> _Exercise instructions_:
- 1) In the process control passage, what is the main purpose of applying control to any process?
- 2) Output the process control passage word for word, starting at "Table of Contents" and ending at "in several ways.".

> _Given text_:
Segment Open

Table of Contents
The principle purpose of applying control to any process is to improve its profitability. Even when considering the impact of a plant on its surrounding ecology this is still true, since the sanctions felt most immediately from violations of the regulations are the economic penalties or fines which result. Economic performance can be improved within a plant in several ways.
The basic control techniques, of which examples from within the minerals processes will be given, may be itemized as follows:
i. Single loop feedback control
ii. Cascade control
iii. Feed forward control usually combined with one of the above
iv. Variable gain control
v. Predictive combined with adaptive control
vi. Optimizing procedures
The two most common difficulties which control loops have to be designed to cope with are process capacitance lags and transport lags. The first are introduced by vessel sizes and the delays in response occasioned by mixing phenomena. The control of density in a sump is subject to this last type of lag. Transport lags are exhibited when material has to travel a certain distance between a disturbance and the point where the response is measured. Both mixing and transport lags occur within the mill in a grinding circuit while a spiral classifier is almost a pure distance velocity lag.
Standard Grinding Circuit with Cyclone Classifiers
In the typical normal grinding circuit the control of the circuit centers on the following loops and parameters:
a. Control of pulp density at the mill discharge
This is normally achieved by regulating the flow of water into the mill discharge sump, although improved accuracy and response can be obtained if the point of water injection is just ahead of the suction intake of the slurry pump.

Segment Closed

> _Supplied entries_:
Segment Open

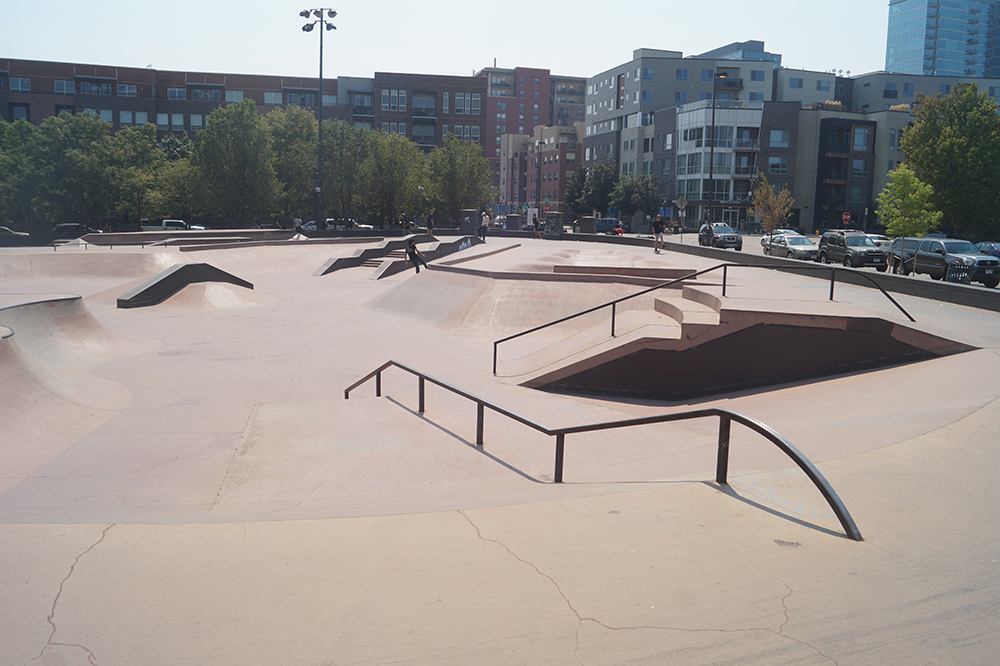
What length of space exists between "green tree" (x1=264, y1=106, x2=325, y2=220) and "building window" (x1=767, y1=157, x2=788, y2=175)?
48263 mm

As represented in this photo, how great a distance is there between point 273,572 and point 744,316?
10.1 metres

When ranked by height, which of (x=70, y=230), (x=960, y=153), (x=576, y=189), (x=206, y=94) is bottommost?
(x=70, y=230)

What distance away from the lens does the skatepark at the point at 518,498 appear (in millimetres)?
3391

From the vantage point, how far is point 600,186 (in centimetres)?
8662

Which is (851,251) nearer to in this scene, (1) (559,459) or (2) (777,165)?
(1) (559,459)

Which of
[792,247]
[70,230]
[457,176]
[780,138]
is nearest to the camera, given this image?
[792,247]

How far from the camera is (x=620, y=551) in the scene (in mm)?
4176

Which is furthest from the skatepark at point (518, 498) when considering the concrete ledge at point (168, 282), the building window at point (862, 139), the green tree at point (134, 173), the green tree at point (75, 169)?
the building window at point (862, 139)

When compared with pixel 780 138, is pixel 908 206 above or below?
below

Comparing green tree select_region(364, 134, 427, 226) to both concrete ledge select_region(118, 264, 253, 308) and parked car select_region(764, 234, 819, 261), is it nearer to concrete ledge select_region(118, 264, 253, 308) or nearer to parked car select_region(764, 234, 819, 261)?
parked car select_region(764, 234, 819, 261)

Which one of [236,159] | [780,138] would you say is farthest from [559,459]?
[780,138]

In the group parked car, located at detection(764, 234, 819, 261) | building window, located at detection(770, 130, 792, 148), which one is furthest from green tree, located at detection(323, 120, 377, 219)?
building window, located at detection(770, 130, 792, 148)

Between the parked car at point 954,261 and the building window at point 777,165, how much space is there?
55061mm

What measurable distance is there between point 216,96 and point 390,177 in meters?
44.9
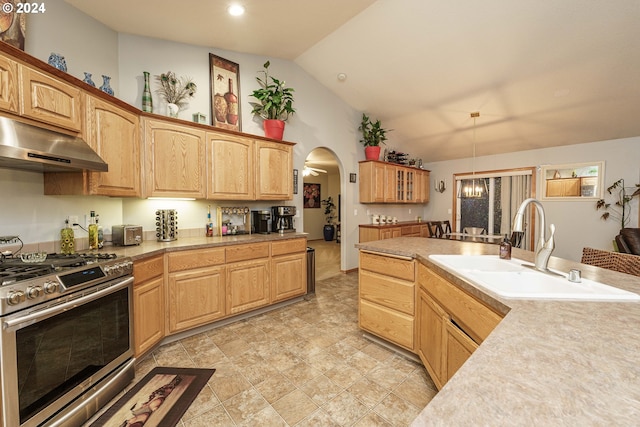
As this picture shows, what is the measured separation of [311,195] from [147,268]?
7.42 m

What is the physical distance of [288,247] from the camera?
334 cm

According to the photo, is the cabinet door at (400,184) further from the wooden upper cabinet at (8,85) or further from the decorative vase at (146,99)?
the wooden upper cabinet at (8,85)

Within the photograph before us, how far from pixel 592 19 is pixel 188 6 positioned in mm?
3996

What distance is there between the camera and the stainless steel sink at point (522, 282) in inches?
43.0

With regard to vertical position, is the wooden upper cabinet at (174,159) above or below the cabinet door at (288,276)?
above

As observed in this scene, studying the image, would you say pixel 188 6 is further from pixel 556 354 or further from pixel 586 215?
pixel 586 215

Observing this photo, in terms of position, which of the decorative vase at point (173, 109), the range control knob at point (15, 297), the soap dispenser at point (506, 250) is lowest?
the range control knob at point (15, 297)

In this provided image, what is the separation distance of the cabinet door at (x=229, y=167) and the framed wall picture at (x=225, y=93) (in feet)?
1.32

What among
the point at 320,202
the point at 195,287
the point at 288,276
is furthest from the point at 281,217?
the point at 320,202

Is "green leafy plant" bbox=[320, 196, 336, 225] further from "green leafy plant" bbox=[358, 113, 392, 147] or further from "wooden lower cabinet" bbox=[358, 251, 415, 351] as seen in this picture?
"wooden lower cabinet" bbox=[358, 251, 415, 351]

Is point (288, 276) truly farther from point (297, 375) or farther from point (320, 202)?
point (320, 202)

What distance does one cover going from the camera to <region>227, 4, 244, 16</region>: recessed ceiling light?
103 inches

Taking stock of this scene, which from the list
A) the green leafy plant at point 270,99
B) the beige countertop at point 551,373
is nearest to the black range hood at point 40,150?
the green leafy plant at point 270,99

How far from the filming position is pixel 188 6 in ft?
8.25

Segment Closed

> _Answers_:
- 1) To improve its profitability.

- 2)
Table of Contents
The principle purpose of applying control to any process is to improve its profitability. Even when considering the impact of a plant on its surrounding ecology this is still true, since the sanctions felt most immediately from violations of the regulations are the economic penalties or fines which result. Economic performance can be improved within a plant in several ways.